#### DOCUMENT PASSAGE:
⁂
Thousands of protesters have reappeared on the streets of Andijan in Uzbekistan despite heavy bloodshed on Friday.
There were wildly different estimates of the death toll
President Islam Karimov blamed the violence on Islamic extremist "criminals". He said about 10 soldiers, and "many others", were killed.
However, witnesses said troops opened fire on unarmed civilians. Some said they had seen at least 200 bodies.
The government said it was back in control of the city on Saturday, and had retaken administrative buildings.
But huge crowds were on the streets, shouting "killers, murderers" and demanding the president step down.
"What kind of government is this?" one of the protesters said to the Associated Press.
"People were raising their hands up in the air showing they were without arms but soldiers were still shooting at them."
'Bodies on trucks'
The violence erupted after days of peaceful protest in the eastern city of Andijan, against the imprisonment of 23 local business leaders accused of Islamic extremism.
⁂
#### PROMPT A:
Summarize the report on the Andijan unrest in two sentences.
#### PROMPT B:
According to the report on the Andijan unrest, how many soldiers did President Islam Karimov say were killed?
#### PROMPT C:
Using the report on the Andijan unrest, explain in one or two sentences why the days of peaceful protest in Andijan took place before the violence erupted.
The material that comes next is separate from the report on the Andijan unrest.
⁂
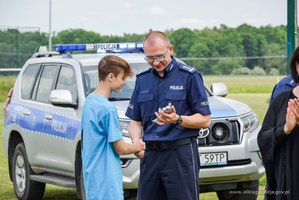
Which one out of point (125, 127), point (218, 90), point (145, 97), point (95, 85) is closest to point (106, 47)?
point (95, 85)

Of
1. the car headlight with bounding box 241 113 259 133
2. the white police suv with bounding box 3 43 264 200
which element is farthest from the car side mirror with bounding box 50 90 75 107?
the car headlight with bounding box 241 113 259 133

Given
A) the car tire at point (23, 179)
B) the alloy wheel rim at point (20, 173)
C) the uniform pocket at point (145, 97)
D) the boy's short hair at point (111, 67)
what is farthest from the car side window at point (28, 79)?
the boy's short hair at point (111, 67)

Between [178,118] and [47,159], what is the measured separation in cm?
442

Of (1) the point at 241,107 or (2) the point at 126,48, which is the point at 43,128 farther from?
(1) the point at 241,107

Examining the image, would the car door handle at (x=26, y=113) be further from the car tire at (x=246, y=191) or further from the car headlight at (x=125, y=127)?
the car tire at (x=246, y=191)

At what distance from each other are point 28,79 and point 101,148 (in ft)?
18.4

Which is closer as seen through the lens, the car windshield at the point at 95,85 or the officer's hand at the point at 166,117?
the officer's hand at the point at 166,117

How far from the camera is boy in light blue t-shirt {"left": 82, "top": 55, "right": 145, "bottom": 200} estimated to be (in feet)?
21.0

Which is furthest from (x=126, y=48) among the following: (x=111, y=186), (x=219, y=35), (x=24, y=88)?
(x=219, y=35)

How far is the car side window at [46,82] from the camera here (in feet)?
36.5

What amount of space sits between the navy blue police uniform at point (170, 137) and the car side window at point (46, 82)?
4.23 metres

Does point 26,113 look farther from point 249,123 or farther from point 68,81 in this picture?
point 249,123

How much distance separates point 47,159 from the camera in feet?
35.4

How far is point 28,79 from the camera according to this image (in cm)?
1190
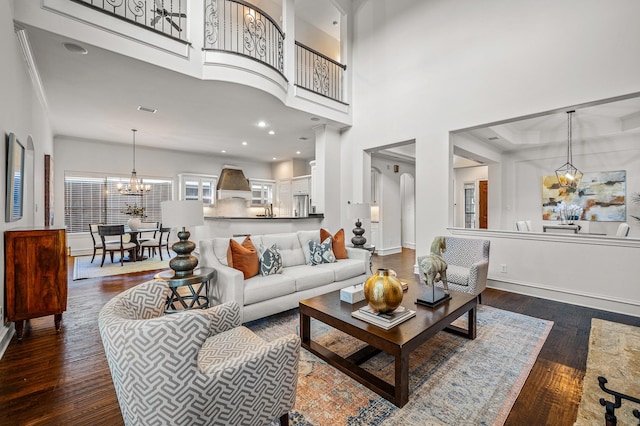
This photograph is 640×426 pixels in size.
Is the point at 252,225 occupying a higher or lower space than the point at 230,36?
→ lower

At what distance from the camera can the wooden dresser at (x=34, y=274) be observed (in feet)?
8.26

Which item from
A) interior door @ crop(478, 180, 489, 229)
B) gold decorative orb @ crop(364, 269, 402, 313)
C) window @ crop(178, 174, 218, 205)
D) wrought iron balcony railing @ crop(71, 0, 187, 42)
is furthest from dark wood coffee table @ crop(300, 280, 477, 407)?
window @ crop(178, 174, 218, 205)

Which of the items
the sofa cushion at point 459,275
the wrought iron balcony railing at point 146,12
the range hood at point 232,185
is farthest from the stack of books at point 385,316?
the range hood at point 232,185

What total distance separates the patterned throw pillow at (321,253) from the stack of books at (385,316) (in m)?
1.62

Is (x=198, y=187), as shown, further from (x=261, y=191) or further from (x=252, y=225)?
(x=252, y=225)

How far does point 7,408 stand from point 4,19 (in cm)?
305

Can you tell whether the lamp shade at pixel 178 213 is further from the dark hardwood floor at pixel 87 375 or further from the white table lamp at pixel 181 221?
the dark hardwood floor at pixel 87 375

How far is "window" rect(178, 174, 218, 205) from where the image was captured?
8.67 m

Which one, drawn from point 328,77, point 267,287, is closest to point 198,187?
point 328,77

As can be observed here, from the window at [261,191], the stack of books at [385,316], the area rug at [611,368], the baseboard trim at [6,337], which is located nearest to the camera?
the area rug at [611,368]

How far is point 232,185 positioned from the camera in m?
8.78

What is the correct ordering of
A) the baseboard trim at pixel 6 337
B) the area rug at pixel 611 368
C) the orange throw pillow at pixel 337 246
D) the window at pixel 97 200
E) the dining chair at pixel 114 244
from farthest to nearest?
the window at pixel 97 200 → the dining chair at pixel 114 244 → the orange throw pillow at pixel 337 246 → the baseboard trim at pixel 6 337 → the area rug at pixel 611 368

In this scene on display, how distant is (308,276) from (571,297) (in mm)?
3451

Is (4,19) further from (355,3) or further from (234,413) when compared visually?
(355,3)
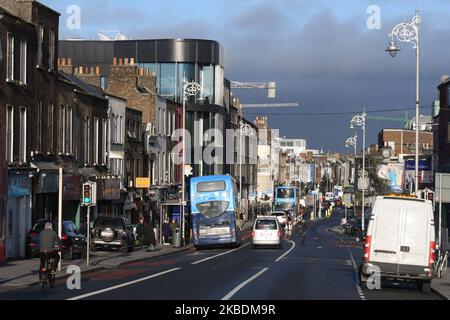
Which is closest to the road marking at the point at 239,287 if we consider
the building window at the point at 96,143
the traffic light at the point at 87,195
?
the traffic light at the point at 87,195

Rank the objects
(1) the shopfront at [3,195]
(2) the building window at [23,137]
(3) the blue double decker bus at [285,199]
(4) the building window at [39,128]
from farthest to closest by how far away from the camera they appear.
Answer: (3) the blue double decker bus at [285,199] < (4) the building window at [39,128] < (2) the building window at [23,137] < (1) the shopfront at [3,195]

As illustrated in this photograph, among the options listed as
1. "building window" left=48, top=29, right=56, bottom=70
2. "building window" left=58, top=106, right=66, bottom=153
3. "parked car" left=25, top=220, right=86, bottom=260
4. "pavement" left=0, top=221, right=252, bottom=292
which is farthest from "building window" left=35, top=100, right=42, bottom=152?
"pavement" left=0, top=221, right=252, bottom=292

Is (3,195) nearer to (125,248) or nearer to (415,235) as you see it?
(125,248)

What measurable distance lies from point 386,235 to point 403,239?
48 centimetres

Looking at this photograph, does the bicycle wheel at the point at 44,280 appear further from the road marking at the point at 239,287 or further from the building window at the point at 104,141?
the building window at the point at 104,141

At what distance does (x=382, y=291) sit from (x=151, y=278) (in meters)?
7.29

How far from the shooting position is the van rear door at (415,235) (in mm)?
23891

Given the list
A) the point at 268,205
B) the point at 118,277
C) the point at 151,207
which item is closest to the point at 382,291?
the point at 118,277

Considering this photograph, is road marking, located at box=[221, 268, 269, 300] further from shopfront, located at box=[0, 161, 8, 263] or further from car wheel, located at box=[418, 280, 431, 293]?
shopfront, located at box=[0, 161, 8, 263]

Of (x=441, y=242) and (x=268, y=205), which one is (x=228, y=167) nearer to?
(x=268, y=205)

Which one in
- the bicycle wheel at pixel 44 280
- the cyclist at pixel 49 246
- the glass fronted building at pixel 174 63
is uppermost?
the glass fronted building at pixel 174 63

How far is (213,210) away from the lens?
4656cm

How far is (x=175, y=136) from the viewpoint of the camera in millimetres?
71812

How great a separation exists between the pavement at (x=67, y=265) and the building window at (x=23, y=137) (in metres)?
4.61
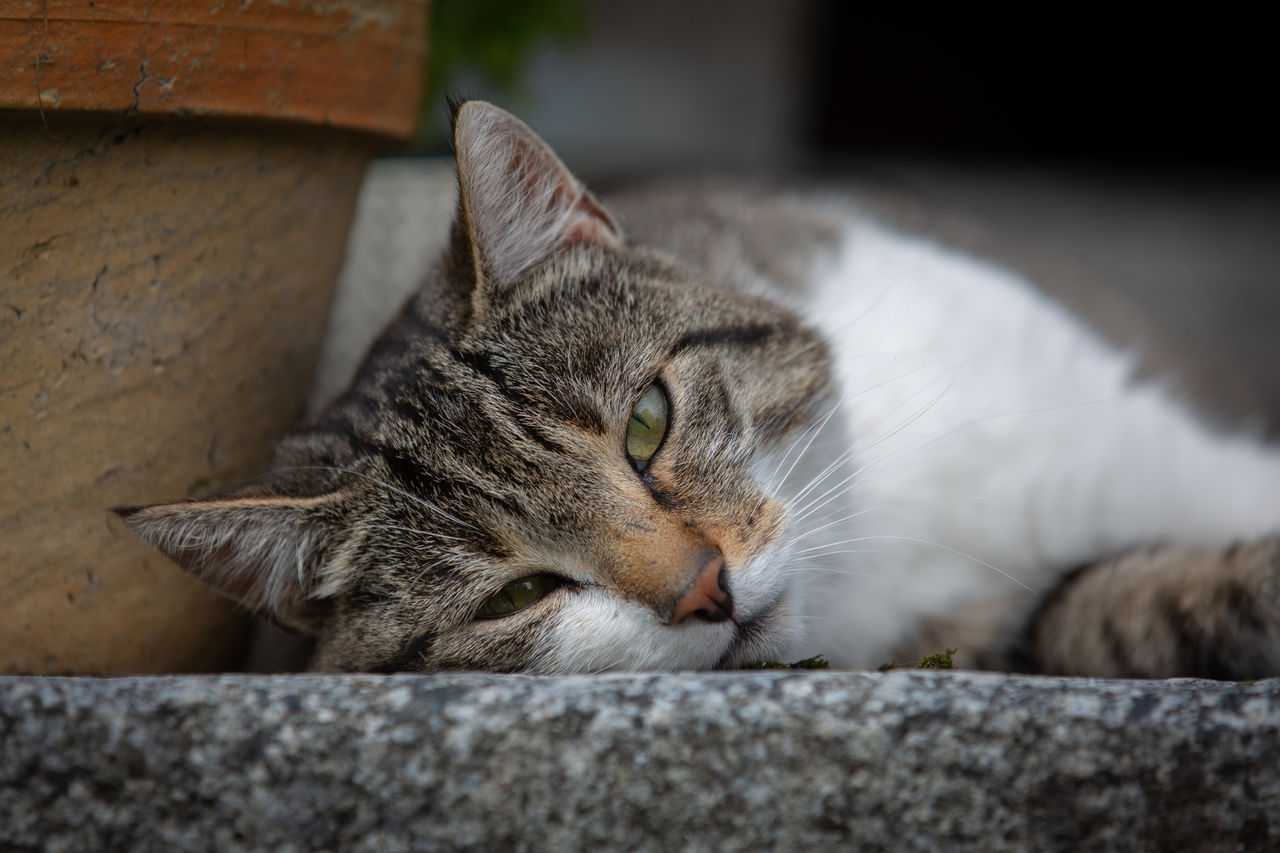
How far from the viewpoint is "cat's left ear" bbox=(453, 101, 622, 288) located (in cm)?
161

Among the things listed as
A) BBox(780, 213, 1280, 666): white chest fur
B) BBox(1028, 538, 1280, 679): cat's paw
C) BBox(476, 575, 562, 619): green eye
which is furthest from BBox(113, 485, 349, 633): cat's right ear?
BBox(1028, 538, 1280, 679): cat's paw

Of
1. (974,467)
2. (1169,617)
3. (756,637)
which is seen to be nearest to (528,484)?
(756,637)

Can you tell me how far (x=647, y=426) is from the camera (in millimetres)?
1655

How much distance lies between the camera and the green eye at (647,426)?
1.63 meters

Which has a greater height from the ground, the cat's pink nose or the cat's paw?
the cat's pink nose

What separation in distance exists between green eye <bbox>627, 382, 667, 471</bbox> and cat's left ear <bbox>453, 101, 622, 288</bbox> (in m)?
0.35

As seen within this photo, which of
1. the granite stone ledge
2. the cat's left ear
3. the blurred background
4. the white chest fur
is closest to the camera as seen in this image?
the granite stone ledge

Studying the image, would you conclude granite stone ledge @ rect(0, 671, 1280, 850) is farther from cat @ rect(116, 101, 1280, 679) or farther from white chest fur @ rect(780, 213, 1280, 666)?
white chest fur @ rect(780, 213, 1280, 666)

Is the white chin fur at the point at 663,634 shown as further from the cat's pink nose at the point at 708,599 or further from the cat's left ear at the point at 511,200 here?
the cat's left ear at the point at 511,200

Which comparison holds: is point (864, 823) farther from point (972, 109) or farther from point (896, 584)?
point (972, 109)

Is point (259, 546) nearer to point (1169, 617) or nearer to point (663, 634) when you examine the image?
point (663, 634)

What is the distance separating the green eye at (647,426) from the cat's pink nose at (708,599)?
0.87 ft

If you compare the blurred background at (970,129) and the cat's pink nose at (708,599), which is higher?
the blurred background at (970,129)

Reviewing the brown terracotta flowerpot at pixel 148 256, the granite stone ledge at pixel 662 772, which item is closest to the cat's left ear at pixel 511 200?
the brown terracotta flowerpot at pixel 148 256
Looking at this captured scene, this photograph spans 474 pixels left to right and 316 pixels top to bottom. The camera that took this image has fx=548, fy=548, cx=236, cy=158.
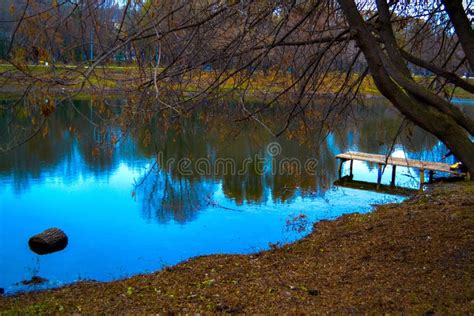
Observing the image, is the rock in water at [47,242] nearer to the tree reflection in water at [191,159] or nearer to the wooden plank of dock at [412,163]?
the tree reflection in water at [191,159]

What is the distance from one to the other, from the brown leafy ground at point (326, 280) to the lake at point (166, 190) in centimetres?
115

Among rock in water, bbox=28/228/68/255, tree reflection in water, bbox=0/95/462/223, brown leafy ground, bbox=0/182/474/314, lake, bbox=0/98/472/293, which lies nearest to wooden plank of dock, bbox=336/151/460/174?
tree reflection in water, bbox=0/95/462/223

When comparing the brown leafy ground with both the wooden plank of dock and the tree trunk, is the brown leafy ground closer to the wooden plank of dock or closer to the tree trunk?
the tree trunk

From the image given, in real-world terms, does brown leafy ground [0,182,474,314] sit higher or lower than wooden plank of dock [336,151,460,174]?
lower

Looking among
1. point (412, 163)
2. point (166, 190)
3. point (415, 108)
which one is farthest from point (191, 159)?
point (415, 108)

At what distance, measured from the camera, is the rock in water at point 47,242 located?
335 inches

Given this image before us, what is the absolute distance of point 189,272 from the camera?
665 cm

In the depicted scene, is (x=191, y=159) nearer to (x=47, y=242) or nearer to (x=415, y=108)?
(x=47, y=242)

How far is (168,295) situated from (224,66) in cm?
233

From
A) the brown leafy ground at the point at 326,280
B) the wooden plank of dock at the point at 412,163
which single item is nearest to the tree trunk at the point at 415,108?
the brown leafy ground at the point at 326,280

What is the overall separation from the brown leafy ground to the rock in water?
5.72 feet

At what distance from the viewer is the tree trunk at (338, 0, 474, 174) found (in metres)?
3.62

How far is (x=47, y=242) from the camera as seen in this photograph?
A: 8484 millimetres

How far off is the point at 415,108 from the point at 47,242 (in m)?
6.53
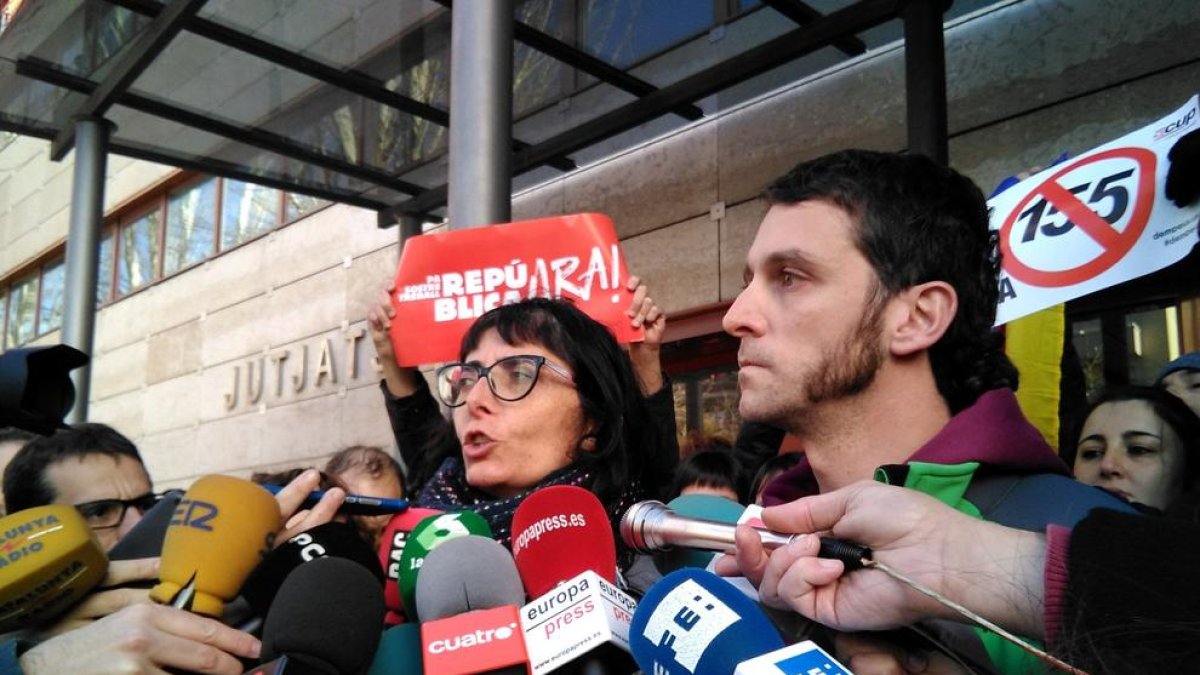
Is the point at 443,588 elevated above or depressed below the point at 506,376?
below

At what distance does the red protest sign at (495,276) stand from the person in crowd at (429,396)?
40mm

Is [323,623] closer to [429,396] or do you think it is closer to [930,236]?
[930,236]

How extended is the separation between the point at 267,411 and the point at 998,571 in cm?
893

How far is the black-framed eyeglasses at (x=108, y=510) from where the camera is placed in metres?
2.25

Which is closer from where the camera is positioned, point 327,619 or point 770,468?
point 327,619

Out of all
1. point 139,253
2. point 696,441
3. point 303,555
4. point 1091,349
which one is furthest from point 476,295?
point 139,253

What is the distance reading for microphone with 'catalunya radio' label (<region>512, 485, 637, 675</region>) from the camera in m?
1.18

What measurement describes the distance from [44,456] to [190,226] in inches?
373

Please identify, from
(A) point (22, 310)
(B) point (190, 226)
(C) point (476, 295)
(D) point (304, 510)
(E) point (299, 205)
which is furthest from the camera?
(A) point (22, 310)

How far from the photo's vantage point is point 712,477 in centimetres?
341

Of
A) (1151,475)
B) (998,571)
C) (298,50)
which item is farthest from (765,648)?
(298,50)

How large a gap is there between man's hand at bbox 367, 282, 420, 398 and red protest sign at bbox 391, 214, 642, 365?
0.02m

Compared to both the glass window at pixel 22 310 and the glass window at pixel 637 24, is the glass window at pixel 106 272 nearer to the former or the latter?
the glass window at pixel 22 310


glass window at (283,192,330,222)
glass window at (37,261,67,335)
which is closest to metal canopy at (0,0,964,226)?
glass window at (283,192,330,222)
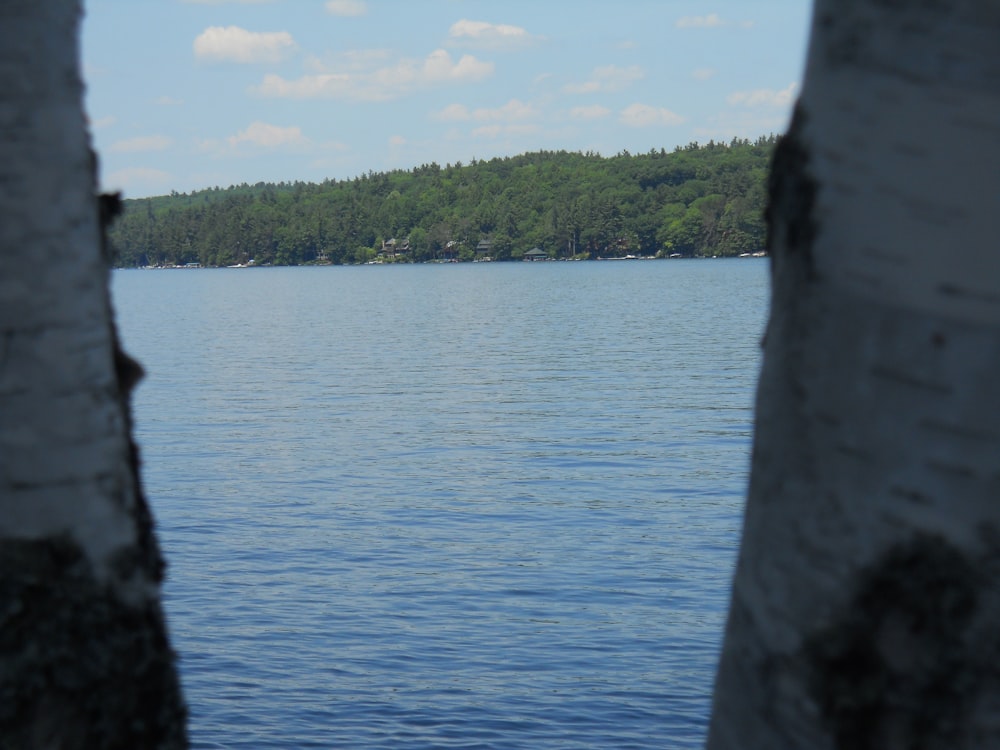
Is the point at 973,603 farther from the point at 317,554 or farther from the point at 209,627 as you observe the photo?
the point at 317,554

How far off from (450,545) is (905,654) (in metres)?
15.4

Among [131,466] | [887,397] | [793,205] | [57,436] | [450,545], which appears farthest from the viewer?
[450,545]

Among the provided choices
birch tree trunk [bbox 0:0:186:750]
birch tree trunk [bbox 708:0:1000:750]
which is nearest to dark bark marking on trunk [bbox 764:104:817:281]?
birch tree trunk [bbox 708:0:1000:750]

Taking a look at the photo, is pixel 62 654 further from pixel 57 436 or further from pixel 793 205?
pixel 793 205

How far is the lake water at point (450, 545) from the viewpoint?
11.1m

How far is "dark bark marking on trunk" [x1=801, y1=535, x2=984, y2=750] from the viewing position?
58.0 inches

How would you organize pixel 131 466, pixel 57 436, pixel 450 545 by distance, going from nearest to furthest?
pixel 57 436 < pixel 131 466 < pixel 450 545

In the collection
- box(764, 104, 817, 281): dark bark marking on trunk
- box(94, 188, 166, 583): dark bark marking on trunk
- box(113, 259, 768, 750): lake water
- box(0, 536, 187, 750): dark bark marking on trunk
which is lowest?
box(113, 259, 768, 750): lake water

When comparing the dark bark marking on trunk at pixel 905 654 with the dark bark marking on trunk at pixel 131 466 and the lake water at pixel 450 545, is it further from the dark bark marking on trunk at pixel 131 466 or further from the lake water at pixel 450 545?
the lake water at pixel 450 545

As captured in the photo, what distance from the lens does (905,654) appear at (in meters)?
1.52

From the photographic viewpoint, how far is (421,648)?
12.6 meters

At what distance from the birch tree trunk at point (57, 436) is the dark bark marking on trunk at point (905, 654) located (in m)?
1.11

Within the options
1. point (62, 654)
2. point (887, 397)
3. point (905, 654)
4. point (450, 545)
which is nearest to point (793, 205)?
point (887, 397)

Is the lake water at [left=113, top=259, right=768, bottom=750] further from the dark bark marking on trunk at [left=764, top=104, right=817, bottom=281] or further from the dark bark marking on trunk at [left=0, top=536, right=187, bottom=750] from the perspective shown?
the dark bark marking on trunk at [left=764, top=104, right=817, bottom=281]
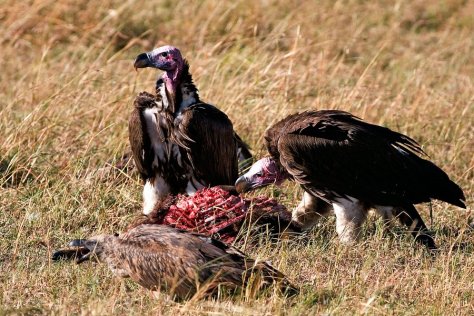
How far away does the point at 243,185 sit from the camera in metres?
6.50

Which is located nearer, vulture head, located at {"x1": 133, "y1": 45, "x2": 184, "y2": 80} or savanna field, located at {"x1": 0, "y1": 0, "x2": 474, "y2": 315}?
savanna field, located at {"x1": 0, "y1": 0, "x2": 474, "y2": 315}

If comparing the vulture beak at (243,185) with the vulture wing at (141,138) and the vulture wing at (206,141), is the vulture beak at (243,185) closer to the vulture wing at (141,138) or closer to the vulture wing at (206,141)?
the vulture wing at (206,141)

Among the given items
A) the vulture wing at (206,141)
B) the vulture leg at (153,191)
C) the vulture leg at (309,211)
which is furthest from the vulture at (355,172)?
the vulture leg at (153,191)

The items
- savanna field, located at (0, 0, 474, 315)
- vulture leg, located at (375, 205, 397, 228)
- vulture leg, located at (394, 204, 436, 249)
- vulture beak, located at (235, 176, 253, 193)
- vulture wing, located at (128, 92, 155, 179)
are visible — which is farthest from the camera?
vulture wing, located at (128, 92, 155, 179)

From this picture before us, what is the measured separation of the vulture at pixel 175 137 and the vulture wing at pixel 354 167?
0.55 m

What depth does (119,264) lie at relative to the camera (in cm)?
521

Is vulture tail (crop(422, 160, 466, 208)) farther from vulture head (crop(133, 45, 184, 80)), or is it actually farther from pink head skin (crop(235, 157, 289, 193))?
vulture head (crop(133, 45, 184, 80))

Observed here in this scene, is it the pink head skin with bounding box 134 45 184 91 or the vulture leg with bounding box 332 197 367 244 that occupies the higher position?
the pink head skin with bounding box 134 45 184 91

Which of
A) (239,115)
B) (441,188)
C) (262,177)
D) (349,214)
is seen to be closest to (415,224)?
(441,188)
⁂
#### RESPONSE A:
After heavy bloodshed on Friday in Andijan, Uzbekistan, President Islam Karimov blamed Islamic extremist "criminals," while witnesses said troops fired on unarmed civilians and some reported seeing at least 200 bodies. Although the government said on Saturday that it was back in control of the city, thousands of protesters returned to the streets and demanded that the president step down.

#### RESPONSE B:
About 10 soldiers, along with "many others."

#### RESPONSE C:
The protesters were demonstrating against the imprisonment of 23 local business leaders who had been accused of Islamic extremism.